‘Don’t wait for next disaster to hit Cebu’

A Cebu town official, who is one of the United Nation’s champions on disaster risk reduction, said local officials shouldn’t wait for a calamity like the massive flooding that left half of Metro Manila underwater this week.

“Think big. Start small,” said Vice Mayor Alfredo Arquillano of San Francisco, Camotes island.

“Disaster risk reduction is an investment. Response and reconstruction are expenses,” said Arquillano, who just returned from Indonesia where he spoke on the topic.

Keeping the environment clean is an important flood prevention measure, he told reporters.

Proper solid waste management and effective drainage infrastructure are “simple programs to prevent flood.”

“It’s about protecting lives and property.

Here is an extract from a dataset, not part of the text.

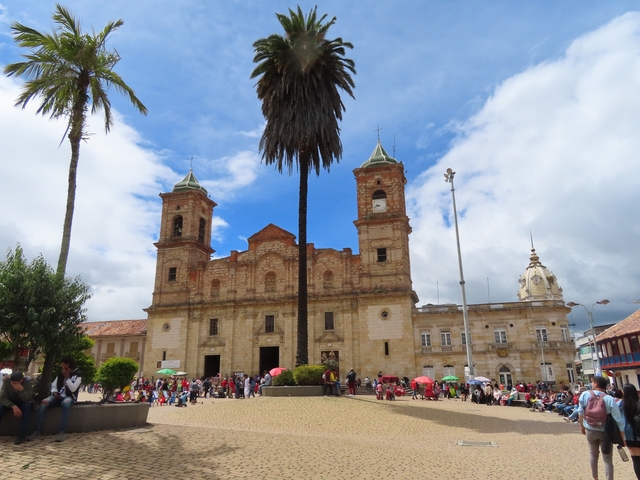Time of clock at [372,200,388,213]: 9:42
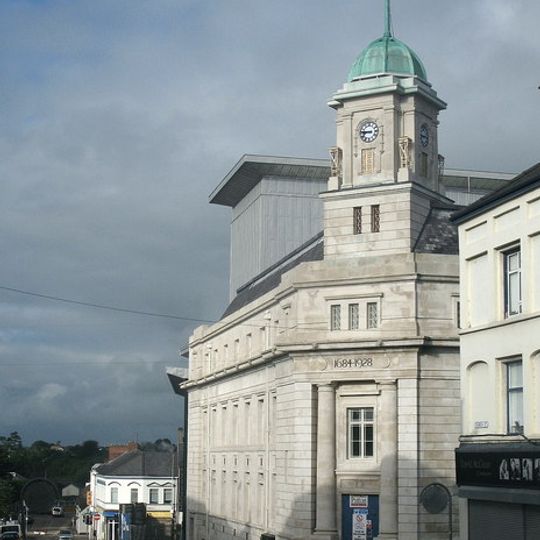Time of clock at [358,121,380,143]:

Climate change is real. It is happening,” he said.

Arquillano said “investments” in an integrated drainage system and solid waste management were needed for a growing metropolis like Cebu.

“Cities are drivers of development, but at the same time also drivers of risk. The Mega Cebu project is a good initiative to start these things,” Arquillano said.

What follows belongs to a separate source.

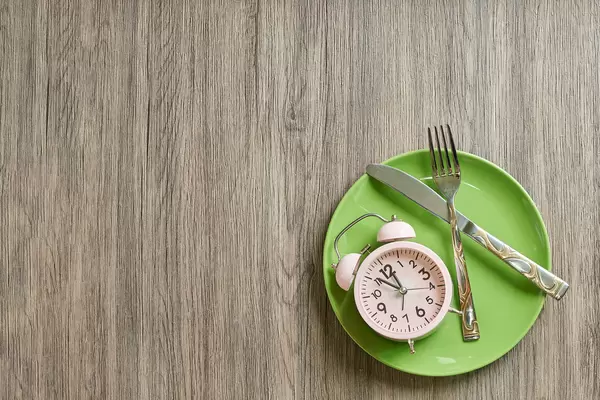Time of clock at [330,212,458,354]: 10:50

He was referring to an initiative for 13 cities and municipalities in Metro Cebu to have a coordinated approach to planning growth and executing projects beyond boundaries of a single local government.

Arquillano is one of the global champions of the United Nations International Strategy for Disaster Reduction.

“LGUs should take the lead. The disaster in Manila serves as the call that we should act now,” he said.

He warned that in Cebu, “there are many disasters waiting to happen.”

Public awareness reduces the risk, he said.

LGUs should plan ahead and put up early warning systems.

San Francisco town in Camotes Island in north Cebu won the prestigious UN Sasakawa Award for Disaster Risk Reduction in 2011.

The town relied on small villages or the purok to strengthen good governance.

The“Purok Capital Build Up” for disaster response and a solid waste management system has been acknowledged as one of the best global practices.